Until proved otherwise, however, desvenlafaxine 100mg/day seems effective and relatively safe in the treatment of vasomotor symptoms. The desvenlafaxine 50mg/day dose was not effective in all assessed outcome indicators (change in nighttime awakenings, frequency and severity of hot flashes), but it was not strongly associated with treatment discontinuation and adverse events probably because it was well tolerated. The desvenlafaxine 150mg/day and 200mg/day doses were not also consistently effective, but were strongly associated with treatment discontinuation and adverse events in the majority of the clinical trials. Furthermore, there was no significant difference in the proportion of hot flashes among women treated with 100 mg, 150 mg and 200mg; the symptom reduction was in the range of 60%–65% (29–31). Therefore, the authors would like to recommend clinical trials focusing only on adverse events of desvenlafaxine with a dose of 100mg/day.

Meta-regression has shown that desvenlafaxine treatment seems more effective in women with the natural than in the surgical menopause. However, this finding should be interpreted very cautiously. Firstly, the number of women with surgical menopause was less than one-third of the women with the natural menopause, which may not be representative of the general population. Secondly, the course of estrogen withdrawal (attributed for vasomotor symptoms) in the natural menopause is a slow process, while in the surgical case, it is an abrupt onset. Surgical menopause is known to have fast onset and severe vasomotor symptoms (33, 43, 44) that may not respond to desvenlafaxine treatment. Thirdly, although the meta-regression did not demonstrate significant variation, it is known that the longer the duration of postmenopause, the lesser the severity of vasomotor symptoms, which is likely to happen more in the natural than in the surgical menopause.

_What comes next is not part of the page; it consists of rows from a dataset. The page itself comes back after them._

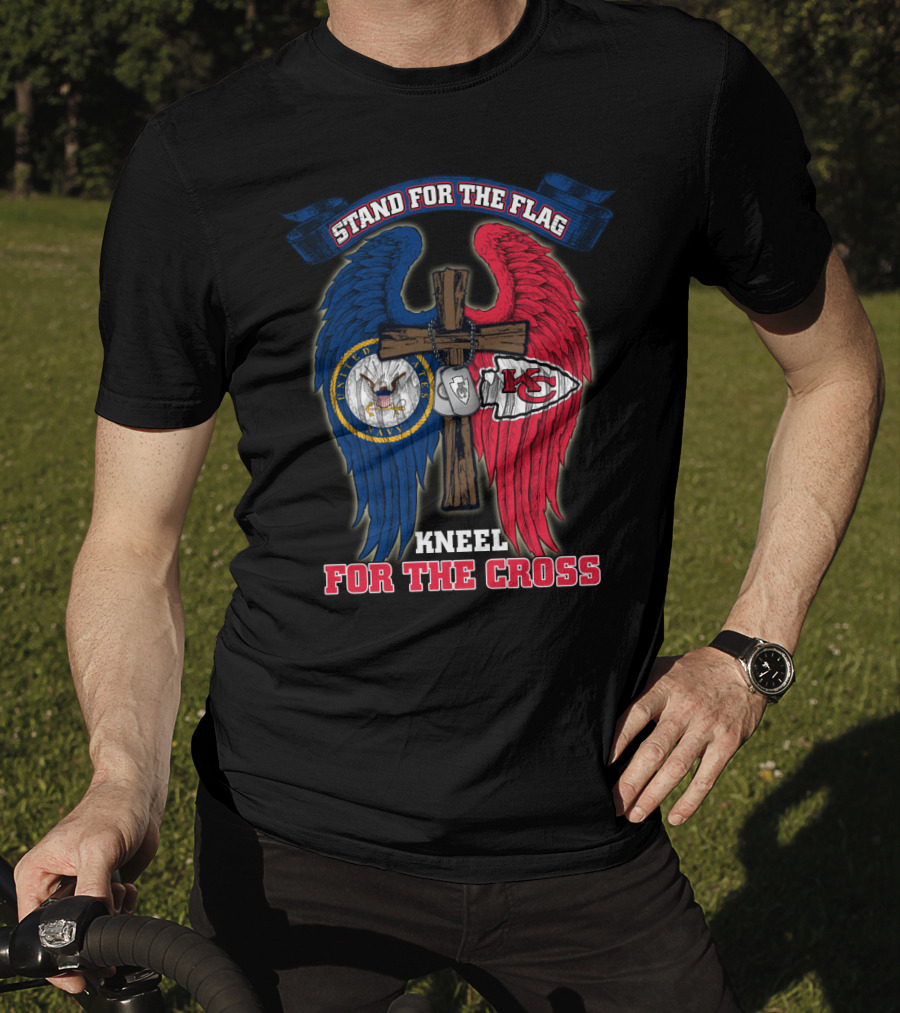 Stand For The Flag Kneel For The Cross Us Navy Kansas City Chiefs T-Shirt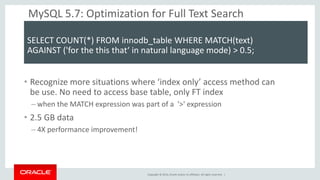 Copyright © 2014, Oracle and/or its affiliates. All rights reserved. | 
MySQL 5.7: Optimization for Full Text Search 
SELECT COUNT(*) FROM innodb_table WHERE MATCH(text) 
AGAINST ('for the this that‘ in natural language mode) > 0.5; 
•Recognize more situations where ‘index only’ access method can be use. No need to access base table, only FT index 
–when the MATCH expression was part of a '>' expression 
•2.5 GB data 
–4X performance improvement!  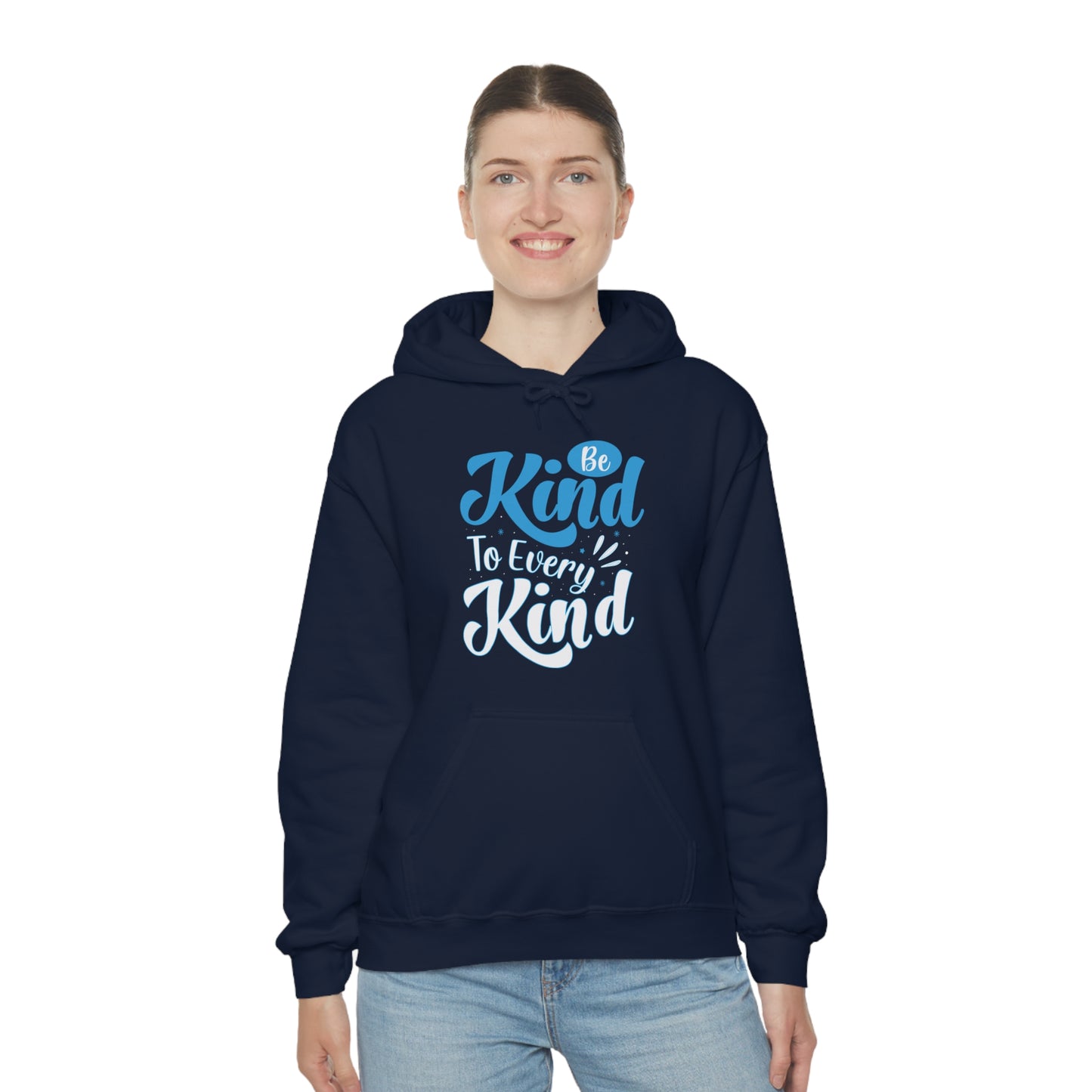 Be Kind To Every Kind Hoodie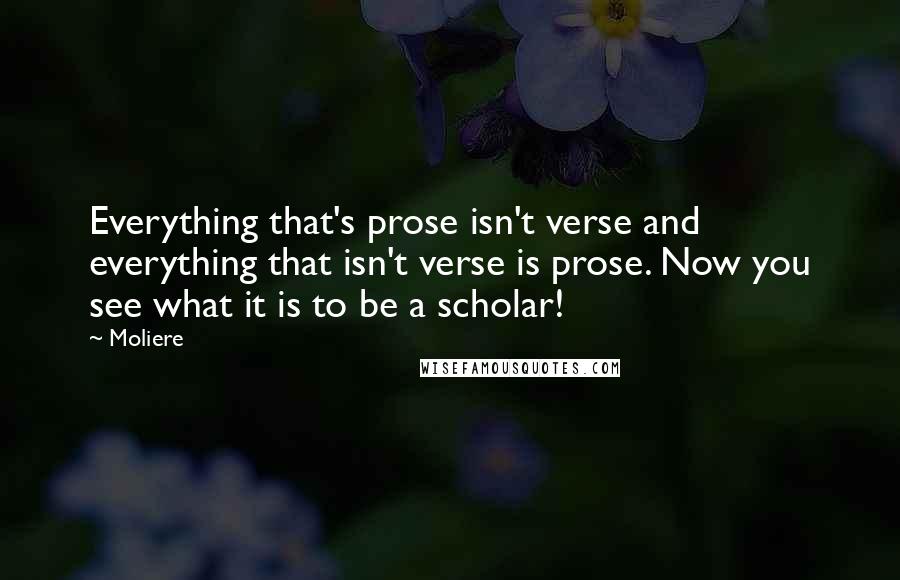 Moliere Quotes: Everything that's prose isn't verse and everything that isn't verse is prose. Now you see what it is to be a scholar!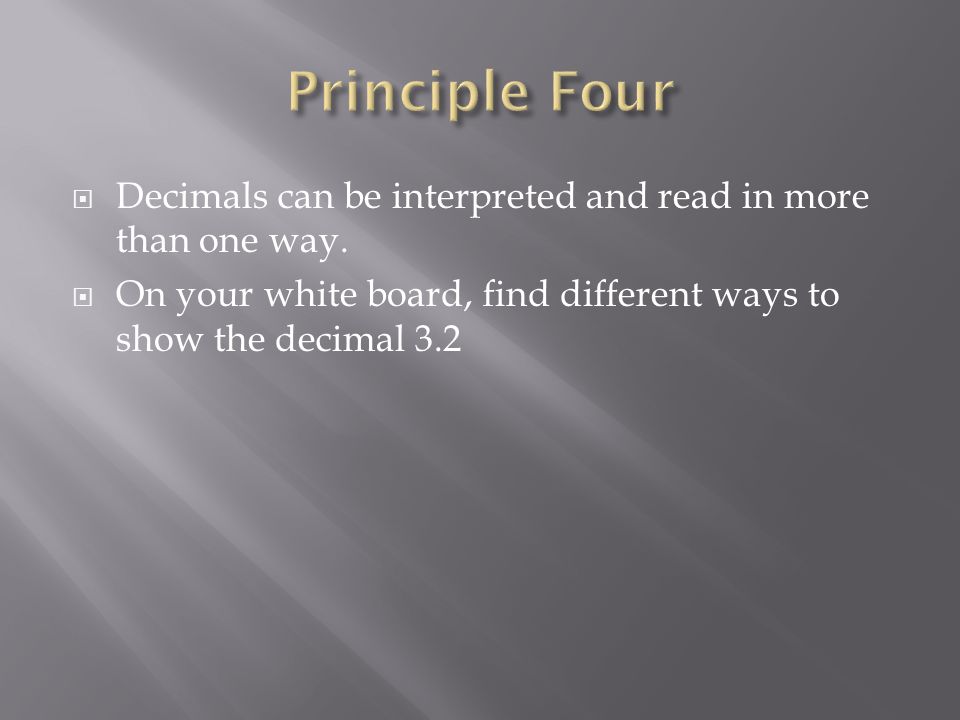 Principle Four Decimals can be interpreted and read in more than one way.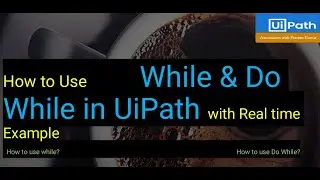 While loop in UiPath | Do While loop in UiPath | Real time example UiPath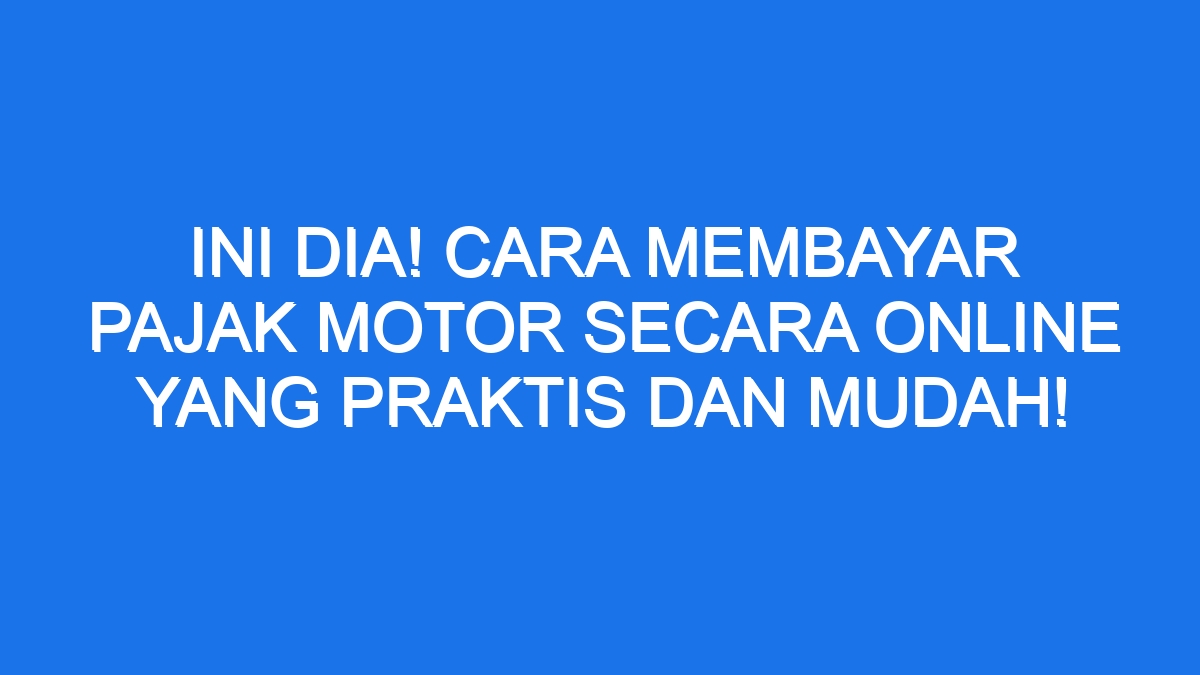 Ini Dia Cara Membayar Pajak Motor Secara Online Yang Praktis Dan Mudah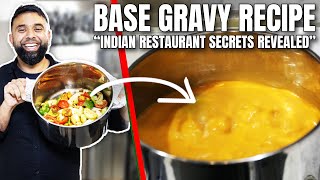 How To Make BASE GRAVY  AUTHENTIC British Indian Restaurant Style 2023 UPDATE [upl. by Nonna]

In general, so far, the most effective treatment that is approved by the Food and Drug Administration of America (FDA) for vasomotor symptoms is hormone replacement therapy. Nevertheless, there are several absolute (unexplained vaginal bleeding, thromboembolic disease, breast cancer, severe liver disease, coronary artery disease, type I endometrial cancer) and relative (migraine headache, ovarian cancer, leiomyoma, and gall bladder disease) contraindications for hormonal therapy (45, 46). Specific to breast cancer, since antiestrogenic medications and ophorectomy are part of the treatment modalities, vasomotor symptoms are more common and severe (43, 44). As a result, desvenlafaxine can have several indications to treat vasomotor symptoms provided that the safety margin and patients' compliance are re-evaluated. This study has several limitations. Among the studies included in it, the heterogeneity testing showed moderate variability. Although the subgroup analysis and meta-regression did not support our assumptions, several factors are attributed to the observed heterogeneity: the desvenlafaxine dose variation, baseline differences in severity and frequency of hot flashes, women's age and BMI, ethnicity, duration since menopause, and type of menopause (surgical or natural). Furthermore, previous hormonal therapies and adjuvant traditional therapies during the clinical trials were not reported in the selected studies. The duration of therapy in the clinical trials was also limited to 12 weeks. What is more, we are not sure that we have missed articles written in non-English languages.

In conclusion, this meta-analysis has shown that desvenlafaxine was associated with a statistically significant reduction in the number and severity of daily moderate to severe hot flashes from the baseline. Similarly, the number of nighttime awakenings because of hot flashes was significantly decreased. Desventlafaxine treatment seems more effective in women with the natural than with the surgical menopause. However, the rate of desvenlafaxine discontinuation because of adverse events was a significantly higher than placebo treated women and the risk ratios of adverse events like asthenia, hypertension, anorexia, constipation, diarrhea, dry mouth, nausea, dizziness, insomnia, somnolence and mydriasis were very high. In the treatment of hot flashes, further clinical trials on desvenlafaxine related adverse events are highly warranted before it is approved for public use.